Or look at customs revenue collection. Imports (counted in dollars) in the first seven months are down 14.2 per cent, compared to the same April-October period last year. Yet customs revenue (in rupees) is up by a handsome 16.8 per cent. For every dollar of imports, therefore, the rupee collection rate has gone up by 36.1 per cent. You could explain that if the rupee had fallen in the interim, and it has; but the change in its dollar exchange rate is in single digits. Perhaps the import mix has changed, or there is some other explanation — the government has been upping import duties on specific items to combat imports. The point is, an explanation is due; an increase in the collection rate usually points to increased protectionism.
On the flip side, direct taxes on corporate and individual incomes could fall short — especially since corporate profits show little or no growth. But direct and indirect tax collection, taken together for the first five months, was up by 22.8 per cent, against the full-year target of 15.9 per cent growth. If the initial trend is sustained, gross tax revenue could exceed the Budget by anything up to Rs 85,000 crore (of which more than a third would go to the states).

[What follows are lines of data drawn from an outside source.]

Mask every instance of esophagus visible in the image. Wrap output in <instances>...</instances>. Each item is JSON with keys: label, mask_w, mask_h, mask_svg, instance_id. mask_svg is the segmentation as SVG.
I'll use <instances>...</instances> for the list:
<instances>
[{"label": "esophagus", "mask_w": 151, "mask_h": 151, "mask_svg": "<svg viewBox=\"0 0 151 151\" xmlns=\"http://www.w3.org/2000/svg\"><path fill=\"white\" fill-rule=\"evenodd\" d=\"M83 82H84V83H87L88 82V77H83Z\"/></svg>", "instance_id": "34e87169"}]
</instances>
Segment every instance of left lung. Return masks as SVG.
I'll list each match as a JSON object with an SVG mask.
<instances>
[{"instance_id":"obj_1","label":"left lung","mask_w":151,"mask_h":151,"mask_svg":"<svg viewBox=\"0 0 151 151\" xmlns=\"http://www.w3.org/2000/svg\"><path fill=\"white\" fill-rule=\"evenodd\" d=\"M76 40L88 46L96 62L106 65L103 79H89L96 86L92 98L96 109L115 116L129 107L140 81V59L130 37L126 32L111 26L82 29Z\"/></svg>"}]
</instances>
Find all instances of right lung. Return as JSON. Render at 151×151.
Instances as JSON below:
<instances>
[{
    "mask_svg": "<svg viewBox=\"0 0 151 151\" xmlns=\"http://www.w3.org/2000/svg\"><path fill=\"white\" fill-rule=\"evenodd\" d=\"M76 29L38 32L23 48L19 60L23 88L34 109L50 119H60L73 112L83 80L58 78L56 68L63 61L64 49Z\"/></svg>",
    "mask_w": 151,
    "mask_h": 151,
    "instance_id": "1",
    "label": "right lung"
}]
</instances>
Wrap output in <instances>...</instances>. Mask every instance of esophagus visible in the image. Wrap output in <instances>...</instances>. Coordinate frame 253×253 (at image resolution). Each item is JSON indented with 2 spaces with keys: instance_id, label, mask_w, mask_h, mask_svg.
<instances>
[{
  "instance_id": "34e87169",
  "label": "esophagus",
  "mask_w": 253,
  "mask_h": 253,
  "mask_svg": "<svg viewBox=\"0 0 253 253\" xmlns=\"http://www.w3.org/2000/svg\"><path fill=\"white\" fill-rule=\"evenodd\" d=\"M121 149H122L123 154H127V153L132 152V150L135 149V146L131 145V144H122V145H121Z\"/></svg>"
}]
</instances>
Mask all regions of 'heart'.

If the trend moderates, the full-year increase would be correspondingly less. Still, a tax surplus is unusual; the last time it happened was five years ago, when revenue ended up showing an excess of Rs 40,000 crore.
The puzzle of a tax surplus might be explained by sectoral numbers. For instance, service tax collection is growing at more than 26 per cent, helped by the increase in the tax rate from 12.36 per cent to 14 per cent. Car sales have been buoyant, especially in the latest months, and effective taxation on automobiles was increased in the Budget — so excise revenue from this sector too would be showing growth on growth. The modified tax framework for the petroleum sector was said to be revenue-neutral; perhaps it wasn’t. The point to note is that, in his Budget speech, the finance minister had said the total impact of indirect tax changes would be Rs 23,383 crore — so that can hardly explain the much greater collection surge.
There is the possibility that the surge in collection reflects buoyant economic trends. The Reserve Bank’s latest growth assessment for the year is 7.4 per cent. But critics of the new set of GDP numbers would put growth at a lower level; they would point to less than five per cent growth so far in manufacturing, only three per cent in electricity generation, the monsoon precipitation shortfall of 14 per cent, the continuing double-digit decline in both exports and imports, the single-digit growth in bank credit, and the flattish trend in quarterly corporate profit and sales figures. None of these key indicators would suggest rapid economic growth. The surge in tax collection flies in the face of all these numbers.
Whatever the explanation (cautious budgeting is one possibility), the finance minister has the elbow room to shoot for a fiscal deficit that is significantly lower than the Budget’s 3.9 per cent of GDP, or to bump up expenditure in order to boost growth. Doing the latter in the closing months of the year is not easy; governments need time to crank up. So the betting should be on a lower deficit.